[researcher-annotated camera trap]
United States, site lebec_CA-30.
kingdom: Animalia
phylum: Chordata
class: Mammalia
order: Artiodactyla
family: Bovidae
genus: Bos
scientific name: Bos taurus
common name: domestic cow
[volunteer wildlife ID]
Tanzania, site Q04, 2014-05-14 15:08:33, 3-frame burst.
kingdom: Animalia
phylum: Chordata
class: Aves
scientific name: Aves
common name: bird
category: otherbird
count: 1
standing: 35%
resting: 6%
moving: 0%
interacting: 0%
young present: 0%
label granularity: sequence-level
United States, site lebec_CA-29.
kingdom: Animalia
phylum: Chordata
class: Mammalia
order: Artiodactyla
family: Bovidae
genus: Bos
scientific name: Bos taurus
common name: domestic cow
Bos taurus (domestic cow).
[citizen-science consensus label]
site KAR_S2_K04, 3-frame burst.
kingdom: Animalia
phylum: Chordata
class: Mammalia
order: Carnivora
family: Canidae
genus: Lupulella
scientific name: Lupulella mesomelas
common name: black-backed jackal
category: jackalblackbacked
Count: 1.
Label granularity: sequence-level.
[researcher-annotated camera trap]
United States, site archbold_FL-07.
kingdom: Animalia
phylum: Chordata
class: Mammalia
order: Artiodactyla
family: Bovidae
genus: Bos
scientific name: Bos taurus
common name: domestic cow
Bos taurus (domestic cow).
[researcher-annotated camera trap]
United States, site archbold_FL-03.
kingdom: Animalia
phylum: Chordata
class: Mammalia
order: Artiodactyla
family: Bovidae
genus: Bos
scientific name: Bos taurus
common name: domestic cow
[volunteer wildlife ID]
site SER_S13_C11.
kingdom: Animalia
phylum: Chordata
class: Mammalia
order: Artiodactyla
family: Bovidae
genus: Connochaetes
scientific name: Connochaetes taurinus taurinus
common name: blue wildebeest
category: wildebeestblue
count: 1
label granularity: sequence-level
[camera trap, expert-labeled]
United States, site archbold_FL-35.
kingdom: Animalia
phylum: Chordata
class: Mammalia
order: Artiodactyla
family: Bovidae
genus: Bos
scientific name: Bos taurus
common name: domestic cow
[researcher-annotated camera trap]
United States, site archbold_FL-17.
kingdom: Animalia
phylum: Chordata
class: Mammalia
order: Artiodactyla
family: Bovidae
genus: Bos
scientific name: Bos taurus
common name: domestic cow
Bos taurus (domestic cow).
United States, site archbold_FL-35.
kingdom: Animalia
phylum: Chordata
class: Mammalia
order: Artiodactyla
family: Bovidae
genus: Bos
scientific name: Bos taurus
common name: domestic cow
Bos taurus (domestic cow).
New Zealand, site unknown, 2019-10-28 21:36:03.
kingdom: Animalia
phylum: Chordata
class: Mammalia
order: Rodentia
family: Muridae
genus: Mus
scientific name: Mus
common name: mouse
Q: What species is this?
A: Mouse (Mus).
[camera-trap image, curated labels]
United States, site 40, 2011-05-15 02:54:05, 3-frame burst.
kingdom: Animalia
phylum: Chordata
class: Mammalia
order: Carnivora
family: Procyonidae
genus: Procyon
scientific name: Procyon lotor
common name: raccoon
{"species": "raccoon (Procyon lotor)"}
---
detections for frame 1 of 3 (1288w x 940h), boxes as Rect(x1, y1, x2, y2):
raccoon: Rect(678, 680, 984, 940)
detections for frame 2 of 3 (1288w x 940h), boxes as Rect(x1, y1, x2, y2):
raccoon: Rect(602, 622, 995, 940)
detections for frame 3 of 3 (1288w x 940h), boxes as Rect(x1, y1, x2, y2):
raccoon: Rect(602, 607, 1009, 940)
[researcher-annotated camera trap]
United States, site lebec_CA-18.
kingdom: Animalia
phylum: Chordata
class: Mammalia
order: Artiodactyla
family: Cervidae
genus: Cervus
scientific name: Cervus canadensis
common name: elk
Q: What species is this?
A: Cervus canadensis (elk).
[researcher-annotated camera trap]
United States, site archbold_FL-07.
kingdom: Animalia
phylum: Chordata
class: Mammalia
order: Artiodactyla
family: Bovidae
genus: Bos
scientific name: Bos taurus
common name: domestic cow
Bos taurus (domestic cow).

= Exercise details =
The full data must appear again, retyped in every detail.

= Task solution =
[researcher-annotated camera trap]
United States, site lebec_CA-30.
kingdom: Animalia
phylum: Chordata
class: Mammalia
order: Artiodactyla
family: Bovidae
genus: Bos
scientific name: Bos taurus
common name: domestic cow
[volunteer wildlife ID]
Tanzania, site Q04, 2014-05-14 15:08:33, 3-frame burst.
kingdom: Animalia
phylum: Chordata
class: Aves
scientific name: Aves
common name: bird
category: otherbird
count: 1
standing: 35%
resting: 6%
moving: 0%
interacting: 0%
young present: 0%
label granularity: sequence-level
United States, site lebec_CA-29.
kingdom: Animalia
phylum: Chordata
class: Mammalia
order: Artiodactyla
family: Bovidae
genus: Bos
scientific name: Bos taurus
common name: domestic cow
Bos taurus (domestic cow).
[citizen-science consensus label]
site KAR_S2_K04, 3-frame burst.
kingdom: Animalia
phylum: Chordata
class: Mammalia
order: Carnivora
family: Canidae
genus: Lupulella
scientific name: Lupulella mesomelas
common name: black-backed jackal
category: jackalblackbacked
Count: 1.
Label granularity: sequence-level.
[researcher-annotated camera trap]
United States, site archbold_FL-07.
kingdom: Animalia
phylum: Chordata
class: Mammalia
order: Artiodactyla
family: Bovidae
genus: Bos
scientific name: Bos taurus
common name: domestic cow
Bos taurus (domestic cow).
[researcher-annotated camera trap]
United States, site archbold_FL-03.
kingdom: Animalia
phylum: Chordata
class: Mammalia
order: Artiodactyla
family: Bovidae
genus: Bos
scientific name: Bos taurus
common name: domestic cow
[volunteer wildlife ID]
site SER_S13_C11.
kingdom: Animalia
phylum: Chordata
class: Mammalia
order: Artiodactyla
family: Bovidae
genus: Connochaetes
scientific name: Connochaetes taurinus taurinus
common name: blue wildebeest
category: wildebeestblue
count: 1
label granularity: sequence-level
[camera trap, expert-labeled]
United States, site archbold_FL-35.
kingdom: Animalia
phylum: Chordata
class: Mammalia
order: Artiodactyla
family: Bovidae
genus: Bos
scientific name: Bos taurus
common name: domestic cow
[researcher-annotated camera trap]
United States, site archbold_FL-17.
kingdom: Animalia
phylum: Chordata
class: Mammalia
order: Artiodactyla
family: Bovidae
genus: Bos
scientific name: Bos taurus
common name: domestic cow
Bos taurus (domestic cow).
United States, site archbold_FL-35.
kingdom: Animalia
phylum: Chordata
class: Mammalia
order: Artiodactyla
family: Bovidae
genus: Bos
scientific name: Bos taurus
common name: domestic cow
Bos taurus (domestic cow).
New Zealand, site unknown, 2019-10-28 21:36:03.
kingdom: Animalia
phylum: Chordata
class: Mammalia
order: Rodentia
family: Muridae
genus: Mus
scientific name: Mus
common name: mouse
Q: What species is this?
A: Mouse (Mus).
[camera-trap image, curated labels]
United States, site 40, 2011-05-15 02:54:05, 3-frame burst.
kingdom: Animalia
phylum: Chordata
class: Mammalia
order: Carnivora
family: Procyonidae
genus: Procyon
scientific name: Procyon lotor
common name: raccoon
{"species": "raccoon (Procyon lotor)"}
---
detections for frame 1 of 3 (1288w x 940h), boxes as Rect(x1, y1, x2, y2):
raccoon: Rect(678, 680, 984, 940)
detections for frame 2 of 3 (1288w x 940h), boxes as Rect(x1, y1, x2, y2):
raccoon: Rect(602, 622, 995, 940)
detections for frame 3 of 3 (1288w x 940h), boxes as Rect(x1, y1, x2, y2):
raccoon: Rect(602, 607, 1009, 940)
[researcher-annotated camera trap]
United States, site lebec_CA-18.
kingdom: Animalia
phylum: Chordata
class: Mammalia
order: Artiodactyla
family: Cervidae
genus: Cervus
scientific name: Cervus canadensis
common name: elk
Q: What species is this?
A: Cervus canadensis (elk).
[researcher-annotated camera trap]
United States, site archbold_FL-07.
kingdom: Animalia
phylum: Chordata
class: Mammalia
order: Artiodactyla
family: Bovidae
genus: Bos
scientific name: Bos taurus
common name: domestic cow
Bos taurus (domestic cow).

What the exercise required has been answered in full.